The reasons why the project may never see a competitive lap in anger despite NASCAR spin that the project is still on are several - to convert their fleets to COTs raceteams would have to spend hundreds of millions of dollars building new cars, as present-day cars cannot be converted to COT specs. They'd also need new transporters, as the bigger rooflines make present day haulers too small.

Then there are performance issues with the design. As Speedway Illustrated noted in its February 2006 issue, when tested in traffic at Atlanta in late 2005 the COTs ran well by themselves but were junk in traffic.
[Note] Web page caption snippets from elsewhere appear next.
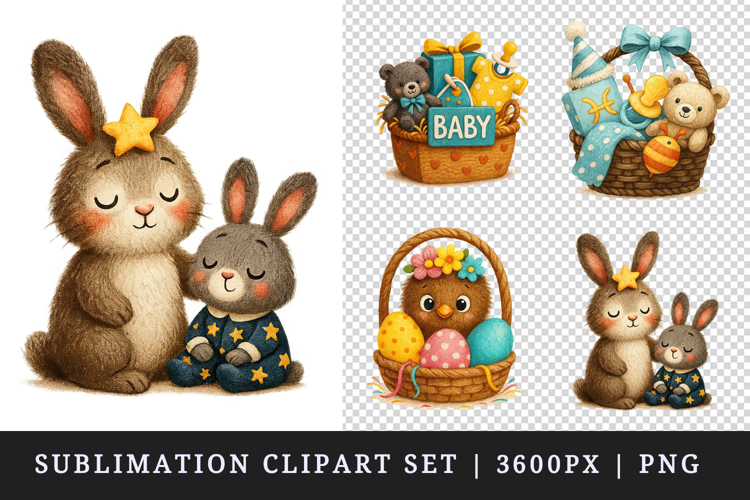 Cute Baby clipart printable sublimation design png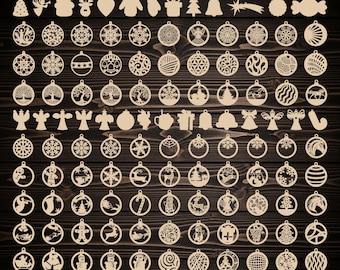 200 Christmas Ornaments | DXF SVG CNC Files for Laser / Plasma / Glowforge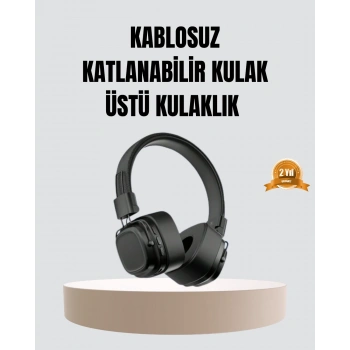 CEYLAN ADAM Bluetooth Kablosuz Kulak Üstü Kulaklık Katlanabilir Konforlu ve Şık Tasarımlı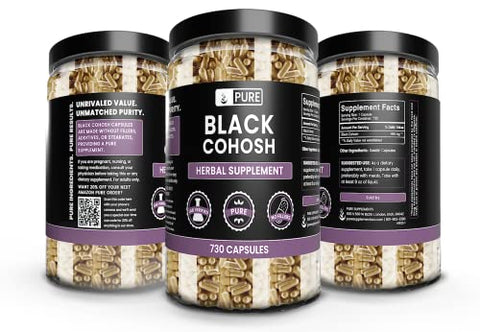 PURE ORIGINAL INGREDIENTS - Ingredientes Puros Originais Black Cohosh (730 Cápsulas) Sem Enchimentos de Magnésio ou Arroz, Sempre Puro, Verificado em Laboratório – Compre Agora!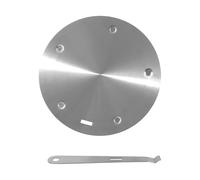 Placa adaptadora de inducción, adaptador de inducción de 7.87 pulgadas, difusor de calor de acero inoxidable, mango desmontable, disco universal para utensilios de cocina no magnéticos, cocina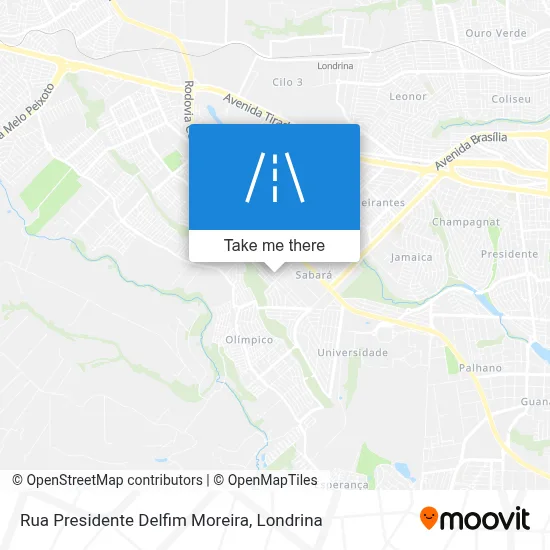 Rua Presidente Delfim Moreira map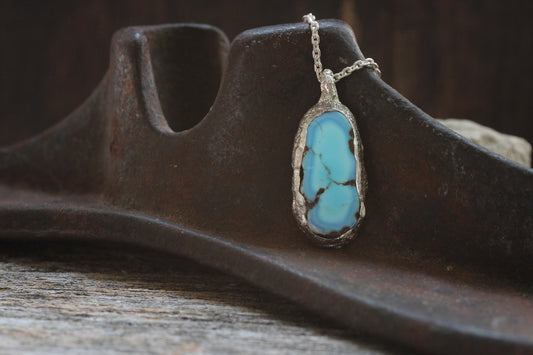 Melting Pendant Series #1 | Golden Hills Turquoise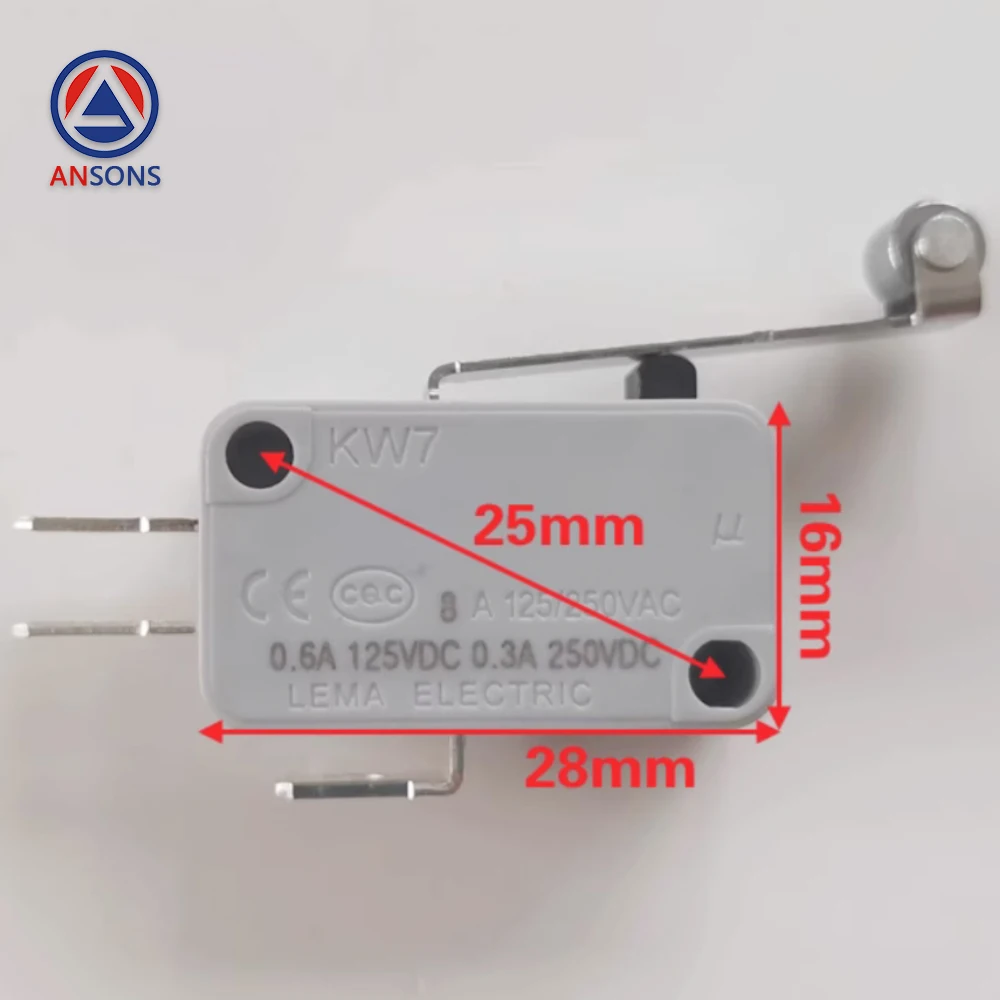 KW7 KW7-0 KW7-1 2  Fujitec Elevator Microswitch BK Contact Point Host Holding Brake Switch Detection Ansons Elevator Spare Parts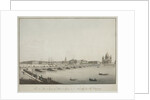 View of the Saint Isaacs Bridge in Petersburg by Anonymous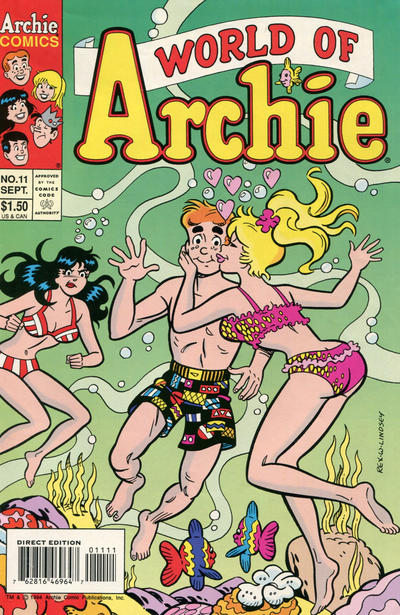 Cover for World of Archie (Archie, 1992 series) #11 [Direct Edition]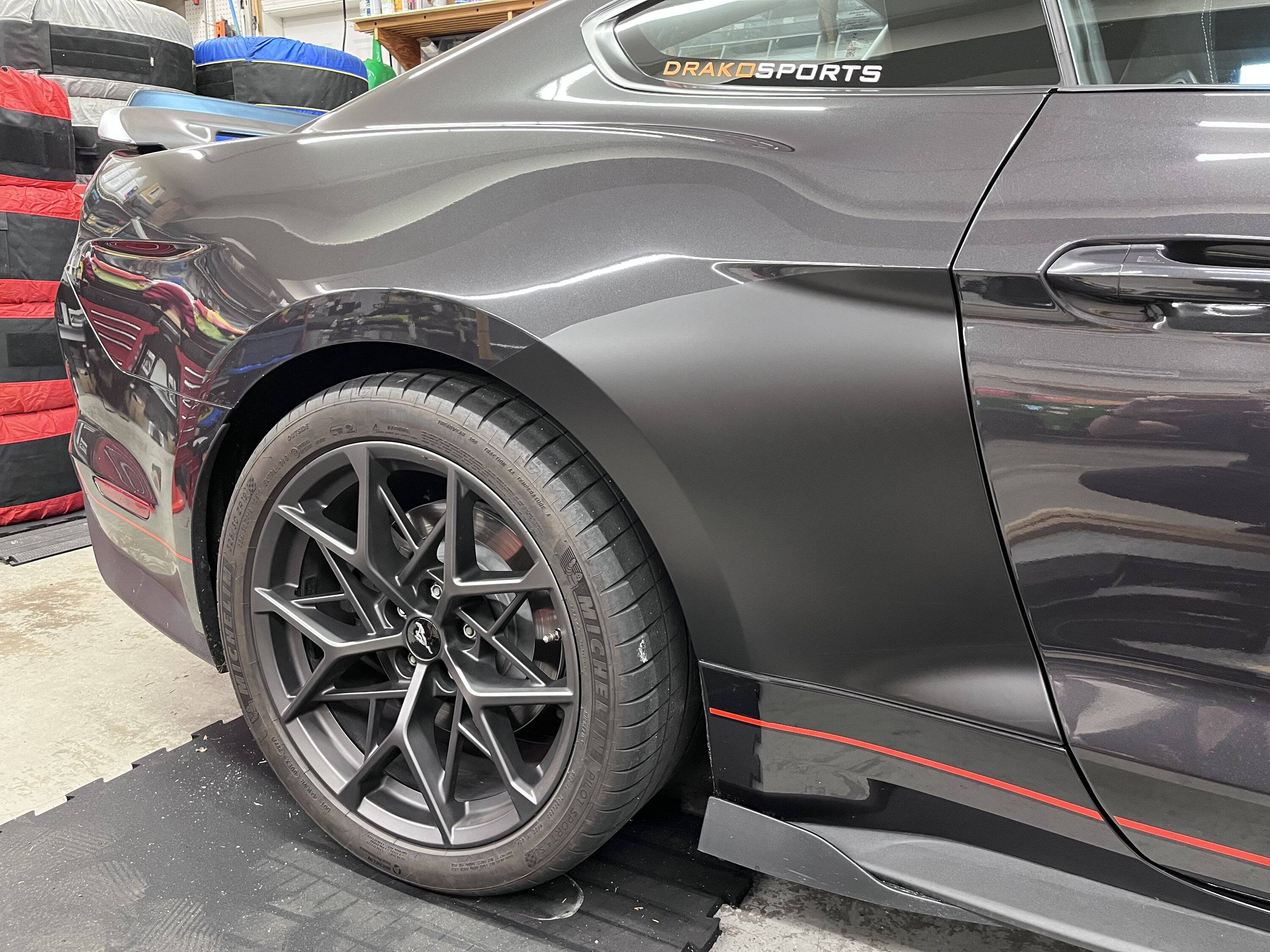 Ppf Sticker Sport Rims PPF options forward of the rear wheels. | 2015+ S550 Mustang Forum (GT ...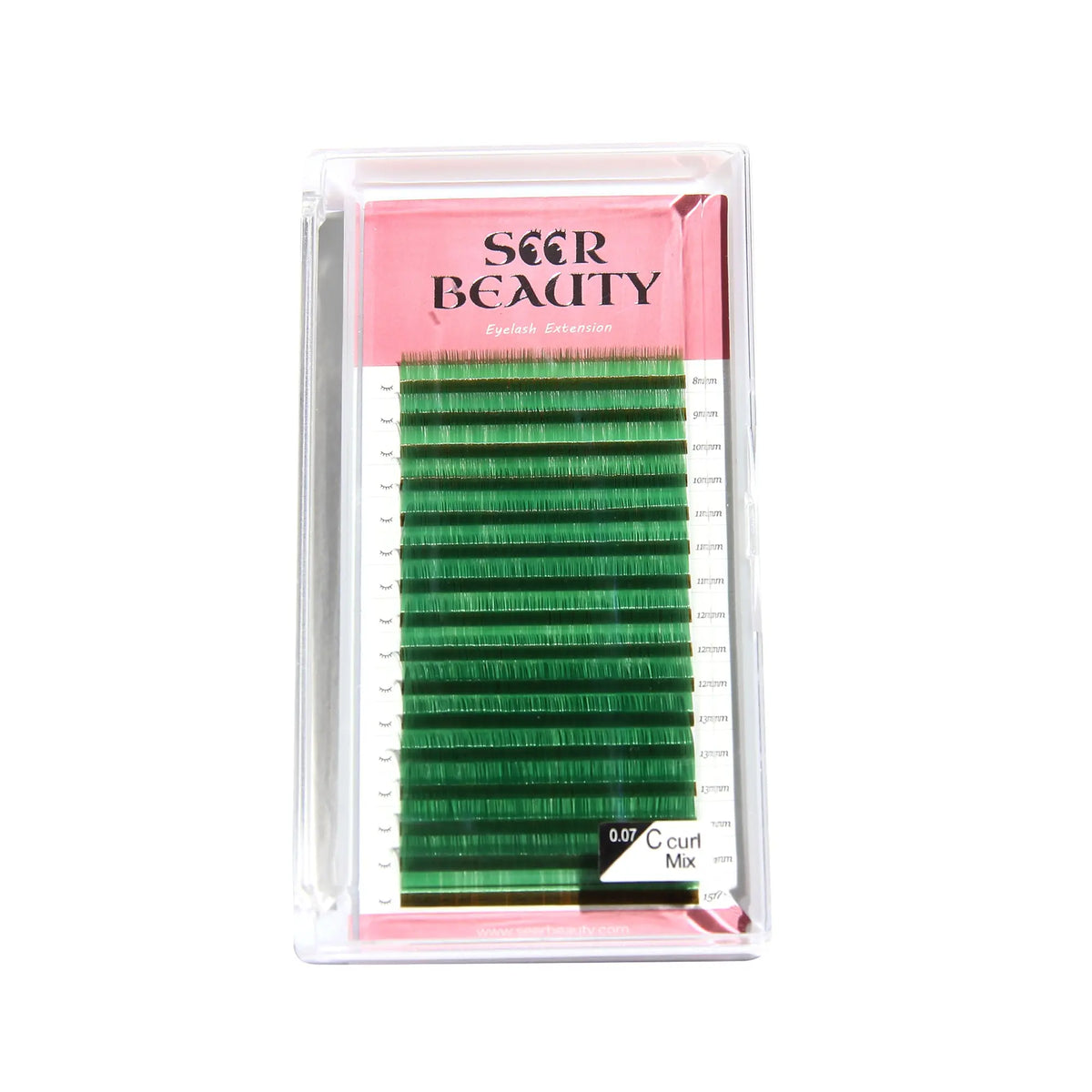 0.07MM Green Volume Eyelash Extensions Redberry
Noted Doug Gore, quoting from one of the project leaders involved, "The car performed better than expected on the track, but only in clean air. In traffic it performed worse than (raceteams') current models..." - so much so that according to the Winston-Salem Journal's online racing page at the time, teams had to use rear spoilers nearly seven inches in height to get the cars to run stably.

NASCAR, though, continues to test the idea - a day after the first round of NASCAR preseason testing at Daytona, Brett Bodine, a former driver with one Winston Cup win and five BGN wins to his credit in a two-decade career, tested a NASCAR-built COT prototype and experimented with a bizarre new angle - a rear wing instead of the spoiler blade. NASCAR said it hoped that other teams that tested at Daytona in mid-January would bring their COT prototypes with them for a scheduled test. However, only Kyle Petty participated.

Based on Indycar wings and also the wings used on some classes of sports-car racing, it is doubtful that the rear wing will improve handling in traffic, as Indycars in particular had proven less than raceable on ovals with such wings until air-displacement ailerons were added to the rear wings to make drafting more effective. One wonders what NASCAR could hope to accomplish with a rear wing.

The more the Car Of Tomorrow is run, the less impressive it becomes.